> Exercise brief:
Rewrite the rows from the line containing "How large is" through the end of the rows, swapping "weathered wooden post" for "old timber post" and leaving everything else unchanged.

··········

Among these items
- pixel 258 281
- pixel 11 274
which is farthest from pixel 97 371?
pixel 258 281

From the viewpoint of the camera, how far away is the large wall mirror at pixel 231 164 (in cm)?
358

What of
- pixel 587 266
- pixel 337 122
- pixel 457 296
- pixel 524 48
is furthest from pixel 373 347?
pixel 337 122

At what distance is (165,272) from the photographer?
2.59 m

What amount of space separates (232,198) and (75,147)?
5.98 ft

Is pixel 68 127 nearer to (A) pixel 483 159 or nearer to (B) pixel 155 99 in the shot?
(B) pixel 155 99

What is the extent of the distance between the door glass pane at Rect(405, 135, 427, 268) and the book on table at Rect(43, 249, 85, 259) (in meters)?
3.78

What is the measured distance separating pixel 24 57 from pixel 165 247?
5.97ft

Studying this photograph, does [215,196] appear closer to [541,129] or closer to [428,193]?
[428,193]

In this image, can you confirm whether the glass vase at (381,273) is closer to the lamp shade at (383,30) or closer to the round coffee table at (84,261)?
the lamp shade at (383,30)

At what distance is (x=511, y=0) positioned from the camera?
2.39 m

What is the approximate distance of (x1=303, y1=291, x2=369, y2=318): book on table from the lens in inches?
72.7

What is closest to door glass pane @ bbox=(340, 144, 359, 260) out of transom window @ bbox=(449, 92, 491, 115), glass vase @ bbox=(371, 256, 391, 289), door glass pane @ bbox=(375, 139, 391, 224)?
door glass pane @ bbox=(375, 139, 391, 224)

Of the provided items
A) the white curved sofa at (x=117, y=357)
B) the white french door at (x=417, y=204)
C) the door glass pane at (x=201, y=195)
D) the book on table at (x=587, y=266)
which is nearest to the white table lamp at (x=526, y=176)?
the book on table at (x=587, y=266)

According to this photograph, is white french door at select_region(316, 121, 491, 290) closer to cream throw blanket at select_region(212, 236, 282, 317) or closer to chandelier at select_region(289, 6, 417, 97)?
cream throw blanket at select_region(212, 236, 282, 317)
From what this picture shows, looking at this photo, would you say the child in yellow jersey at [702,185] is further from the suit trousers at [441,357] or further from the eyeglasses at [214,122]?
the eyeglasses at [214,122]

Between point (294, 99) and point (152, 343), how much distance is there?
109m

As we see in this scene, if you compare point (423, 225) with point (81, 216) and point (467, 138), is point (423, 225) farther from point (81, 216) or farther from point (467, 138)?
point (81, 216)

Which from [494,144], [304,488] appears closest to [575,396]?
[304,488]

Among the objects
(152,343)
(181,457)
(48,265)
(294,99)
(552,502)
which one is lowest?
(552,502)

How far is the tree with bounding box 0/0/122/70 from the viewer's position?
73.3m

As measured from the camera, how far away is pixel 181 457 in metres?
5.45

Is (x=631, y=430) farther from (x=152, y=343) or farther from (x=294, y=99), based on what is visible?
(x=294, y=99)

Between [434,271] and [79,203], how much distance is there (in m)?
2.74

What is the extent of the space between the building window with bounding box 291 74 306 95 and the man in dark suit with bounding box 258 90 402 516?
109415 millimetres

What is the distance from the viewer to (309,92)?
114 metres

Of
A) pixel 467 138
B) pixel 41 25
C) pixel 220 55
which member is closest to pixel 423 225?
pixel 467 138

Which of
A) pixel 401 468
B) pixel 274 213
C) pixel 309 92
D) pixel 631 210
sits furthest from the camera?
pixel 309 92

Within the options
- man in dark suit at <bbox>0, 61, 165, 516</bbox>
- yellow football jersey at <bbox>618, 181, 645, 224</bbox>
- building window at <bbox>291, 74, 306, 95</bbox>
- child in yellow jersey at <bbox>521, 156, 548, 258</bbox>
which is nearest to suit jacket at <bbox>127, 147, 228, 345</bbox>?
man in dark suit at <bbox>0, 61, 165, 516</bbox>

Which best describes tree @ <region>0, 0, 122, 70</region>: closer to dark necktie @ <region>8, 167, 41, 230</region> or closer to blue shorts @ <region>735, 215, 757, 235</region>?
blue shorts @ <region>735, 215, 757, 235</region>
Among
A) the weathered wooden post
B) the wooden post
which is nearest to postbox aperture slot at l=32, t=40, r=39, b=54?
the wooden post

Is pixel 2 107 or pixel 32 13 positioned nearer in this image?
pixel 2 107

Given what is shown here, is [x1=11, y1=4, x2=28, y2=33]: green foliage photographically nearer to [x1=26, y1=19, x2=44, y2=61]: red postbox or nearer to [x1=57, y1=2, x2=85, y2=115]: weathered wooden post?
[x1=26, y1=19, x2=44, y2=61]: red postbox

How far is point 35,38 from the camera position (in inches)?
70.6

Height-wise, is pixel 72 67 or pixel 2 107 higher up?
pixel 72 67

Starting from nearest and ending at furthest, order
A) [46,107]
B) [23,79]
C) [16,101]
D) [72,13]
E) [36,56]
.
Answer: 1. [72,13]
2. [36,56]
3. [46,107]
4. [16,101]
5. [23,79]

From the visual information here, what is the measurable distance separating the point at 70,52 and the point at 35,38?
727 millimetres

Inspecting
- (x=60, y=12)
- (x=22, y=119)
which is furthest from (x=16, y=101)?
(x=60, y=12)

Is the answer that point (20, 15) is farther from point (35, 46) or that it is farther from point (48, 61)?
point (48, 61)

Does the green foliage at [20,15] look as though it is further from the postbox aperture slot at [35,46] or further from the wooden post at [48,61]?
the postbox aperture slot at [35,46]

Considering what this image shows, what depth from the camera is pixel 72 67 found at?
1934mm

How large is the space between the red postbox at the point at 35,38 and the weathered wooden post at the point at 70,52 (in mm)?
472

··········

> Response for this exercise:
How large is the space between the red postbox at the point at 35,38 and the old timber post at the point at 70,52 (in mm)?
472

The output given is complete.